*EXCERPTED TEXT*:
* * * * * * *

13. Dividend Restrictions and Payments
 
            Under the provisions of the Delaware General Corporation Law, we may legally pay dividends only out of our surplus or out of our net profits for either the current or preceding fiscal year, or both. In addition, we are prohibited from paying dividends on Common Stock unless all current and full cumulative dividends on the Series A Preferred Stock and the current dividends on the Series C and Series D Preferred Stock have been paid. Also, we are prohibited from paying dividends on any other preferred stock that ranks, with respect to the payment of dividends, equal or junior to the Series A, Series C and Series D Preferred Stock, unless all current and full cumulative dividends on these preferred stocks have been paid.
 
            The following table summarizes the dividends declared and paid dividends on our shares of Preferred Stock during 2000 and 1999:
 
       As of
December 31,

       2000
     1999
       (in millions)
Cumulative Perpetual Senior Preferred Stock, Series A      $10      $10
Noncumulative Perpetual Senior Preferred Stock, Series C      10      10
Noncumulative Perpetual Senior Preferred Stock, Series D      9      8
     
  
          Total Preferred Stock      $29      $28
     
  
 
            We paid Common Stock dividends of $39 million and $34 million in 2000 and 1999, ratably to our Class A and Class B shareholders.
 
14. Treasury Stock
 
            We have an executive deferred compensation plan (the Plan) into which certain employees can elect to defer a portion of their annual compensation on a pre-tax basis. The amount deferred remains an asset of Heller and is invested in several mutual funds and in our Class A Common Stock. Investments in our Class A Common Stock under this Plan are reported as treasury stock and are included in the calculation of basic and diluted earnings per share. At December 31, 2000, we held 235,562 shares of treasury stock through the Plan. See Note 18—Employee Benefits—for additional information relating to the Plan.
 
            In addition, we held 661,941 shares of our Class A Common Stock for use in meeting the requirements of our current stock incentive compensation plans. A significant portion of these shares were purchased during the first quarter of 2000 under a 1999 authorization to repurchase up to 2 million shares of our Class A Common Stock.
 
15. Fees and Other Income
 
            The following table summarizes our fees and other income for the years ended December 31, 2000, 1999 and 1998:
 
       Year Ended
December 31,

       2000
     1999
     1998
       (in millions)
Investment and asset sale income      $204      $175      $111
Fee income and other      94      111      95
     
  
  
          Total      $298      $286      $206
     
  
  
 
            Investment and asset sale income consists of gains on securitizations, syndications and loan sales, net investment income and gains, equipment residual gains and participation income. Investment and asset sale income in 2000 also includes a net gain from the sale of one international investment and the liquidation of another. Investment and asset sale income is somewhat dependent on the equity, real estate and capital markets and is therefore subject to volatility.
 
             Fee income and other includes servicing income, late fees, prepayment fees, early termination fees, residual rental income and other miscellaneous fees.
 
16. Operating Expenses
 
            The following table sets forth a summary of the major components of operating expenses:
 
       Year Ended
December 31,

       2000
     1999
     1998
       (in millions)

* * * * * * *

*DATA LISTING*:
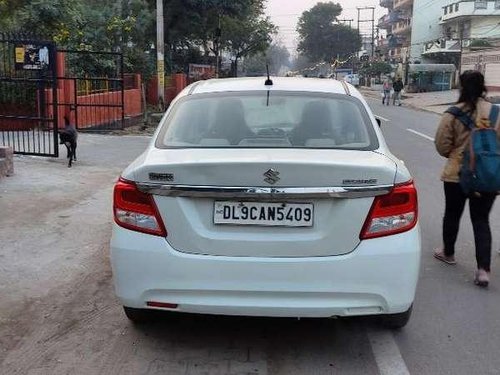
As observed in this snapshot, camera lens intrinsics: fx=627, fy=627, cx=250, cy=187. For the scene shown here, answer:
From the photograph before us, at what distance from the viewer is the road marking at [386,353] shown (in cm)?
351

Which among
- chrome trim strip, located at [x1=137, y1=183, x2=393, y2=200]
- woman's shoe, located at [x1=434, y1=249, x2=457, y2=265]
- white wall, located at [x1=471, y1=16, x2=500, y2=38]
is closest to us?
chrome trim strip, located at [x1=137, y1=183, x2=393, y2=200]

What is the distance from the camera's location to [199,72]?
3675cm

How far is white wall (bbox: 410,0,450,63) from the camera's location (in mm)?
71312

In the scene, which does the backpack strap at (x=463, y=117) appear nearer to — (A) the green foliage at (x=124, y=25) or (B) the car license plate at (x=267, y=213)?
(B) the car license plate at (x=267, y=213)

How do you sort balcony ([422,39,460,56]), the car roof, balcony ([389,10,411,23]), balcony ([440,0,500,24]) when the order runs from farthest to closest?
balcony ([389,10,411,23])
balcony ([422,39,460,56])
balcony ([440,0,500,24])
the car roof

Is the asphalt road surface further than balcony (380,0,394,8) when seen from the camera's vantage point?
No

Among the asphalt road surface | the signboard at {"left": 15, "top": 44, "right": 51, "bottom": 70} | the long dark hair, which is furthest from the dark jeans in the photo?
the signboard at {"left": 15, "top": 44, "right": 51, "bottom": 70}

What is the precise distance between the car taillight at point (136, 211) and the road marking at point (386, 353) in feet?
4.74

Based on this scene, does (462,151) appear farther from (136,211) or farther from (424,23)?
(424,23)

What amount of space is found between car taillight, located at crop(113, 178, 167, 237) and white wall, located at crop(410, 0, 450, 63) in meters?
70.8

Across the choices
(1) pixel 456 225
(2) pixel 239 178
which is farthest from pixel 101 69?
(2) pixel 239 178

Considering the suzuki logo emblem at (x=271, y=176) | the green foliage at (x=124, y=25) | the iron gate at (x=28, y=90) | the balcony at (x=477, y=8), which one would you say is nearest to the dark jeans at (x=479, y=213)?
the suzuki logo emblem at (x=271, y=176)

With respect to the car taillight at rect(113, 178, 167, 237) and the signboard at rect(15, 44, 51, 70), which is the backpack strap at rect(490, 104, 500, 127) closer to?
A: the car taillight at rect(113, 178, 167, 237)

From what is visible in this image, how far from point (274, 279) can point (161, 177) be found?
0.81m
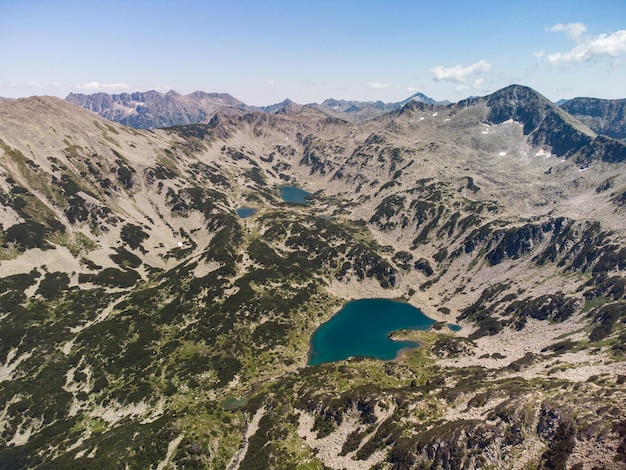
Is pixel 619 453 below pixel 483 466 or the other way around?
the other way around

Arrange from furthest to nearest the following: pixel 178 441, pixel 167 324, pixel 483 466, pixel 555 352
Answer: pixel 167 324
pixel 555 352
pixel 178 441
pixel 483 466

* * * * * * *

*EXERCISE INSTRUCTIONS*:
[1] From the financial notes, copy out again the passage that begins at the words "Fee income and other includes" and ends after the words "other miscellaneous fees.".
[2] According to the financial notes, how many shares of treasury stock were held through the Plan at December 31, 2000?
[3] List every item that the financial notes say is included in fee income and other.

*COMPLETE ANSWERS*:
[1]
Fee income and other includes servicing income, late fees, prepayment fees, early termination fees, residual rental income and other miscellaneous fees.

[2] 235,562 shares

[3]
- Servicing income
- Late fees
- Prepayment fees
- Early termination fees
- Residual rental income
- Other miscellaneous fees